At a recent DefCon security conference, organizers wanted to test how voting machines could be hacked. The result? It took just 90 minutes for the hackers to get into the machines. Joseph Lorenzo Hall, chief technologist at the Center for Democracy and Technology, in Washington, DC, says the hack took that long only because the individual had to leave the facility to go buy a USB keyboard. “When he came back, there were two open USB ports on the back of this machine, which was a decertified AVS WINVote,” Hall explains. “He did the ‘three-fingered salute’— the Windows control-alt-delete — and it dropped to Task Manager. Then he could load whatever he wanted. They installed Winamp and played the now-famous Rick Astley song, ‘Never Gonna Give You Up.’” Some of the machines the hackers “attacked” are still in use, but for the most part, they were purchased on eBay or GovDeals (the government version of eBay), Hall says. Most were two or three years old and not running the most current software. Nevertheless, the experiment exposed serious flaws in virtually every type of machine.
Ed Felten, a professor of computer science and public affairs and director of the Center for Information Technology Policy at Princeton University, successfully installed a virus on one of the machines. This surprised even him. “We didn’t realize, when we first started studying these machines about 12 years ago, how vulnerable they would turn out to be,” Felten says. “But over the years, a lot of research [has been done] on the electronic voting machines and in every case, we have found troubles and vulnerabilities.”

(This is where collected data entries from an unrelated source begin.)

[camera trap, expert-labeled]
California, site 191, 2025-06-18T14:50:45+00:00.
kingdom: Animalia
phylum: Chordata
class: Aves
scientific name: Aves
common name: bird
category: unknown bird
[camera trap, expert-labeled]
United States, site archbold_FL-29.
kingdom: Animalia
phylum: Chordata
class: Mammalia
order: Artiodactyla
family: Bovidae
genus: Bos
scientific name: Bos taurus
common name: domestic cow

Most voting machines are basically computers with a voting interface, so “all of the usual ways of installing software on computers will work,” Felten notes.

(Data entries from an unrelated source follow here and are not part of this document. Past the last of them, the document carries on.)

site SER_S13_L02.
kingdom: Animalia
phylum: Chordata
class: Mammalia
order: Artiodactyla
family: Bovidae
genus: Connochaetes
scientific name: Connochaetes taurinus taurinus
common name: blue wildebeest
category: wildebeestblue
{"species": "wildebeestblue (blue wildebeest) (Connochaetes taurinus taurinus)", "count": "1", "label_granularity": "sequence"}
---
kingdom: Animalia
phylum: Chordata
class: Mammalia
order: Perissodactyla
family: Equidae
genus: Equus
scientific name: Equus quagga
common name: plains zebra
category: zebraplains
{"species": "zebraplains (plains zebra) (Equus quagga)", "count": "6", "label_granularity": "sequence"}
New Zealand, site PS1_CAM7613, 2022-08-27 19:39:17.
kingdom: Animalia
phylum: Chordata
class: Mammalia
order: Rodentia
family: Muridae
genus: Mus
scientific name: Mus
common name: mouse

“If you’re in a polling place, people might look at you strangely if you were to stick a USB keyboard into a voting machine or something like that, but there are ways to get physical access — hands-on — to voting machines in other settings,” he points out. “And in every case we’ve seen, if you can get your hands on a machine, then you can change what it does. I have a machine in a lounge area outside my office at Princeton that some students reprogrammed into a Pac-Man machine.”